▶ **Listing**
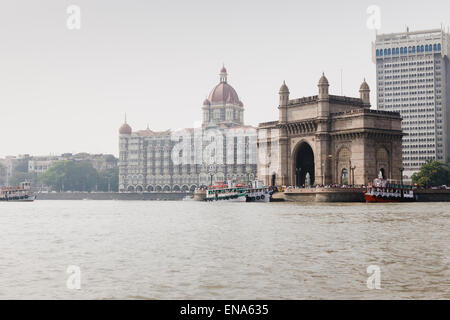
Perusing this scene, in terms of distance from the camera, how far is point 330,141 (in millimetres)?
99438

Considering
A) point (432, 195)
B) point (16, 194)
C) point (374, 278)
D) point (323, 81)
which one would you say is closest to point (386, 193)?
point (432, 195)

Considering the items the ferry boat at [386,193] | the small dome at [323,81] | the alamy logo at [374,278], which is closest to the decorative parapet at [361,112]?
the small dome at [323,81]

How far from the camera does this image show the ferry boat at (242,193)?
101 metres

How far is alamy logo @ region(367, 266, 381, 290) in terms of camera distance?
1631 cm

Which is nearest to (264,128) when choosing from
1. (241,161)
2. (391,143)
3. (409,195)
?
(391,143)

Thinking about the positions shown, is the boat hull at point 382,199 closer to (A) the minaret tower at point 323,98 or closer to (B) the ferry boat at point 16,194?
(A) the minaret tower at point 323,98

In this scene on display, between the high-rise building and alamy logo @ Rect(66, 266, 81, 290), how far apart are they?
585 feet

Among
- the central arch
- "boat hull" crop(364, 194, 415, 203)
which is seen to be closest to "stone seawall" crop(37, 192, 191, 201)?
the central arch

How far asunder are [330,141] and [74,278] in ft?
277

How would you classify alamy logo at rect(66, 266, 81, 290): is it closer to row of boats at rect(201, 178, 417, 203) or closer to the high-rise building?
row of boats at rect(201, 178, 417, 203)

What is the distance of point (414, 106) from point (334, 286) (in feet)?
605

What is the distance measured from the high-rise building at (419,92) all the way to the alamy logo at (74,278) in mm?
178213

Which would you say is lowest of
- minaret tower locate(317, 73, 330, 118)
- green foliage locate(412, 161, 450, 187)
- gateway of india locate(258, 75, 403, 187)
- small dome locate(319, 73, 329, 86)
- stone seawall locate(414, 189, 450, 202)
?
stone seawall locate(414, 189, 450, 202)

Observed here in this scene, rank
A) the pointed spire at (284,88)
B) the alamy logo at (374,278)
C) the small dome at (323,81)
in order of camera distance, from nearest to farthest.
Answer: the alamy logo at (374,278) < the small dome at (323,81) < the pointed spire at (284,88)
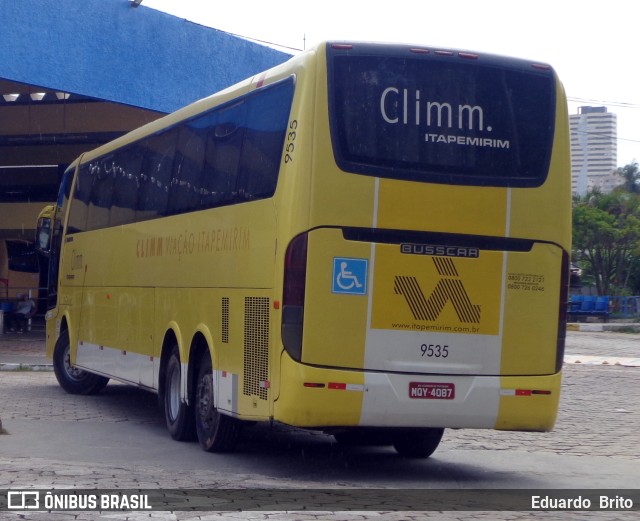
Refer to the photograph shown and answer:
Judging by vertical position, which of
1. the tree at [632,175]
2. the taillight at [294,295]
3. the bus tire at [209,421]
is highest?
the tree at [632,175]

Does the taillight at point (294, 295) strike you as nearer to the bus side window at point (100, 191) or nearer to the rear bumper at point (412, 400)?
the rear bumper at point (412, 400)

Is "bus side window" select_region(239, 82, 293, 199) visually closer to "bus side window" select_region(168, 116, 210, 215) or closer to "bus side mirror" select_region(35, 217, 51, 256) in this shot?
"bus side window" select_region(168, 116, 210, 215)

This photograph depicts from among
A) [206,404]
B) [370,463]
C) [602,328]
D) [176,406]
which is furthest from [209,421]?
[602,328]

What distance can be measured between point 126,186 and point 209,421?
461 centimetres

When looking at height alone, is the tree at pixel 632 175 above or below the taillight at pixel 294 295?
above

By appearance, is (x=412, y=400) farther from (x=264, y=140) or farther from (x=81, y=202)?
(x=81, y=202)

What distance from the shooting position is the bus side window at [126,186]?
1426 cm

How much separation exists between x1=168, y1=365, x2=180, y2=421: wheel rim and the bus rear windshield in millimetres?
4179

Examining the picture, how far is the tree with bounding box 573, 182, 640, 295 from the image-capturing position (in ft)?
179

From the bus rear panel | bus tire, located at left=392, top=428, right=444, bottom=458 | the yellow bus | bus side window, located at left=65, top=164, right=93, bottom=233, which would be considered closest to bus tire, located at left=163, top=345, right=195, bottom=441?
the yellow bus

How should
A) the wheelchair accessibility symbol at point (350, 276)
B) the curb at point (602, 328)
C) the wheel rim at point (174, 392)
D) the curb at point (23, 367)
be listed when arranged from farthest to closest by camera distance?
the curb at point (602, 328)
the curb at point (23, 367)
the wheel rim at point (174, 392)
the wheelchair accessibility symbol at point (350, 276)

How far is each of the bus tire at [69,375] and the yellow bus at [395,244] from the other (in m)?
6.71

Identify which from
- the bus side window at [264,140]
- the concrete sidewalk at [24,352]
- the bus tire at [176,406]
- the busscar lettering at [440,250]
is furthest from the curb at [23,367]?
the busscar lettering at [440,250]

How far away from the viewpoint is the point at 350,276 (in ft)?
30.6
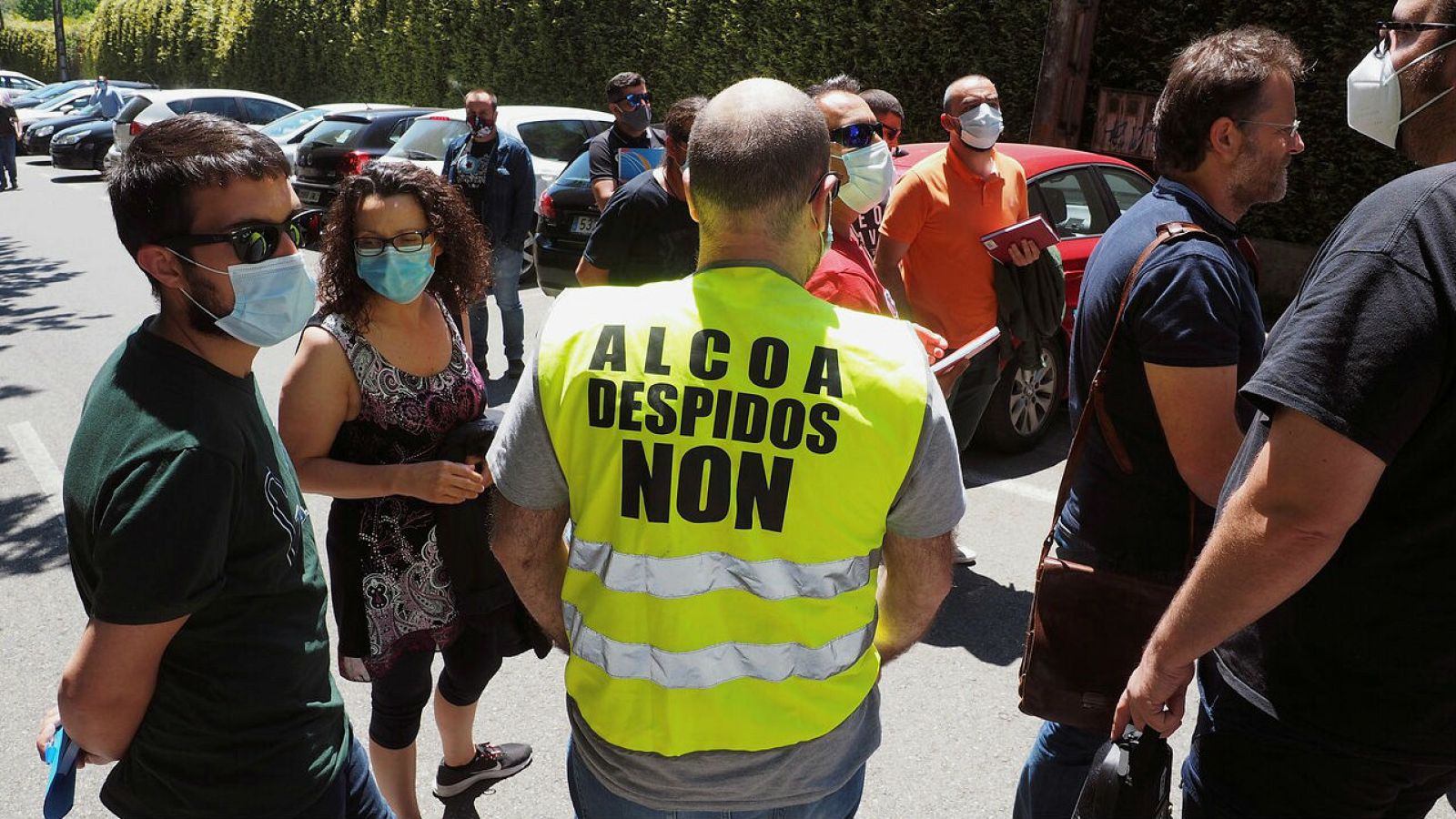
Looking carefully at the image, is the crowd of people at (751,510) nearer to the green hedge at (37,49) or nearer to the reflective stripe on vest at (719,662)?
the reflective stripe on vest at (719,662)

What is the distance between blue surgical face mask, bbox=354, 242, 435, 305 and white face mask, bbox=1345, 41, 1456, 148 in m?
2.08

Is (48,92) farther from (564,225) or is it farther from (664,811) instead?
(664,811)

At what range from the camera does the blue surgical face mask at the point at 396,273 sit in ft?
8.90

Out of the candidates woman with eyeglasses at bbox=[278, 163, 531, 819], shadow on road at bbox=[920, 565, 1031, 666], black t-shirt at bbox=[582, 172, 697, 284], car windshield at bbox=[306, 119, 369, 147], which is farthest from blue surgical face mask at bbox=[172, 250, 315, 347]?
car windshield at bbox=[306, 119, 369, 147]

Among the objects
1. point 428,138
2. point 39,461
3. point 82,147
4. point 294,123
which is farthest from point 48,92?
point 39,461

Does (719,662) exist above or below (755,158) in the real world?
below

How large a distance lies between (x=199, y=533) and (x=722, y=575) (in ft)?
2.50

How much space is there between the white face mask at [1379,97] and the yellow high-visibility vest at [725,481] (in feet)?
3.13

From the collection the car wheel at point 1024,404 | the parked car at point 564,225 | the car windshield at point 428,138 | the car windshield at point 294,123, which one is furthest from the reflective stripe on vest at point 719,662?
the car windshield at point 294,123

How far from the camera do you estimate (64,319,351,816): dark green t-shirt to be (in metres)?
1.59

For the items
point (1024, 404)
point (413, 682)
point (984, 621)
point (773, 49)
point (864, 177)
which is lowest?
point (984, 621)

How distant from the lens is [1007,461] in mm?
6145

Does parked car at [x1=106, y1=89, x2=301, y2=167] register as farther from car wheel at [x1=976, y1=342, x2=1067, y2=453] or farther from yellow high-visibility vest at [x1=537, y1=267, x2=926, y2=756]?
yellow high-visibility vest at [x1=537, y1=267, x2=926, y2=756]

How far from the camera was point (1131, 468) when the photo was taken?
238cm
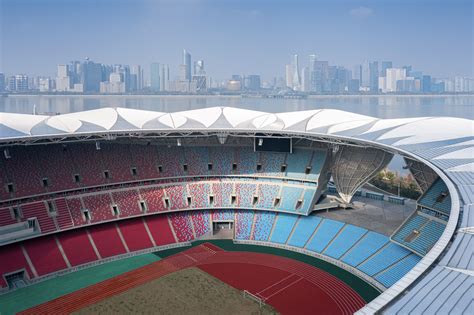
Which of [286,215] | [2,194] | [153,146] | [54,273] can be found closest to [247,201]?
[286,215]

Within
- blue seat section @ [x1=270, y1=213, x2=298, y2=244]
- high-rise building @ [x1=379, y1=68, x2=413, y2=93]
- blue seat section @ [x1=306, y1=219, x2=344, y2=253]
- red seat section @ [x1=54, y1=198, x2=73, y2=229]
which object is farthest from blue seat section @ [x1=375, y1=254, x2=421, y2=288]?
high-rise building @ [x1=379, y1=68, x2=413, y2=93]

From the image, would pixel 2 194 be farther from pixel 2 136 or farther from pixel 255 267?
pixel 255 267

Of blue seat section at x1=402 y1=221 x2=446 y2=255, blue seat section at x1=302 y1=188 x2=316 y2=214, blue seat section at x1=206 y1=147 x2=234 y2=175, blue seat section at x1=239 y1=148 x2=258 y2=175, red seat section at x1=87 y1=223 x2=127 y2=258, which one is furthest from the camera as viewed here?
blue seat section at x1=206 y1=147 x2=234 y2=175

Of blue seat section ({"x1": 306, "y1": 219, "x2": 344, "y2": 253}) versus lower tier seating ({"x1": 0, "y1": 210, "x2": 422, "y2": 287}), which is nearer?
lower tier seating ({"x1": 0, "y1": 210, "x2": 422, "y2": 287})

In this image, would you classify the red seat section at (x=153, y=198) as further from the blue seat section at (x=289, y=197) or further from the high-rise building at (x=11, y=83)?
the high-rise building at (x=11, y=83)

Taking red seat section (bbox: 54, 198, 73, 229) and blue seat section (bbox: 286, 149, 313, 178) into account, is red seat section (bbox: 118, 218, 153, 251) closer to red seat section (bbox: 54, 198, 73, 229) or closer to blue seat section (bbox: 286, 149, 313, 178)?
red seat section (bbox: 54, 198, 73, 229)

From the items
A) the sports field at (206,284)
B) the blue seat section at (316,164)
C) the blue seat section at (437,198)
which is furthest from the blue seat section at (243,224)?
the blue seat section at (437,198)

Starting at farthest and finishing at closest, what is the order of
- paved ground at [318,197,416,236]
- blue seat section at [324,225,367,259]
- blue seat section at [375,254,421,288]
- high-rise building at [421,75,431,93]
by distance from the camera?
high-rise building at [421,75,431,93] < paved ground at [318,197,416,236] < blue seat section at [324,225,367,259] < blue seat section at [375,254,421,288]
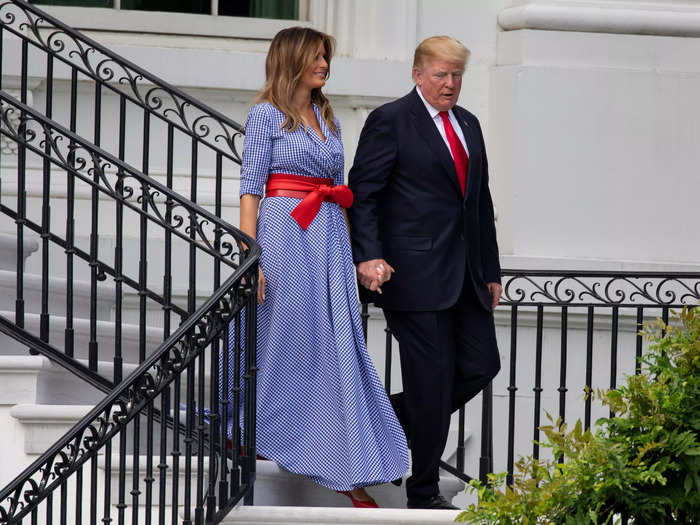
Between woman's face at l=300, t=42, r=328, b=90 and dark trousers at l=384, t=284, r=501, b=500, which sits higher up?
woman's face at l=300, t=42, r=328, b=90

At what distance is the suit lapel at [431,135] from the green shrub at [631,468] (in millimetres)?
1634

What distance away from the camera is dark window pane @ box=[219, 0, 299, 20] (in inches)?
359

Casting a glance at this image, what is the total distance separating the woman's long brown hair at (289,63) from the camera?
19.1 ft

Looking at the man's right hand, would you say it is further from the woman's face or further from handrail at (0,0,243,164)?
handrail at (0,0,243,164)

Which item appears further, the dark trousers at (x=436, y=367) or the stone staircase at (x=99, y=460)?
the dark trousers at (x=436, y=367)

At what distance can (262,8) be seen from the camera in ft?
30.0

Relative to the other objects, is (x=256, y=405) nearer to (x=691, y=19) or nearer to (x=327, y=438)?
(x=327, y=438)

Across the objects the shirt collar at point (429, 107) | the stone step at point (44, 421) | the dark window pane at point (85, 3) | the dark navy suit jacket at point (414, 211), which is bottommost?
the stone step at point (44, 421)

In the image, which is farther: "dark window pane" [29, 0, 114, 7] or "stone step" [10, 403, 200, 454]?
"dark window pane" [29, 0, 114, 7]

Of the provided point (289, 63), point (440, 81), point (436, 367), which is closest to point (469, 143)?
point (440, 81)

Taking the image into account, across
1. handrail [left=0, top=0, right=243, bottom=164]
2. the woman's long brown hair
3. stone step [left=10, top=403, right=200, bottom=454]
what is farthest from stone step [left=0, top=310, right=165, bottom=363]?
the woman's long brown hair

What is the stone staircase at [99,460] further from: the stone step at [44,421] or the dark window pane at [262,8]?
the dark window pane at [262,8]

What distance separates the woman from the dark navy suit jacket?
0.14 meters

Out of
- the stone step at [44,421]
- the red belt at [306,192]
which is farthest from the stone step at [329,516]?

▶ **Challenge**
Copy out the lines of the records starting at the line containing "Taking the image into account, across" and ending at the line containing "what is farthest", with no changes.

▶ **Solution below**
Taking the image into account, across
1. handrail [left=0, top=0, right=243, bottom=164]
2. the woman's long brown hair
3. stone step [left=10, top=403, right=200, bottom=454]
what is farthest from stone step [left=0, top=310, right=165, bottom=363]?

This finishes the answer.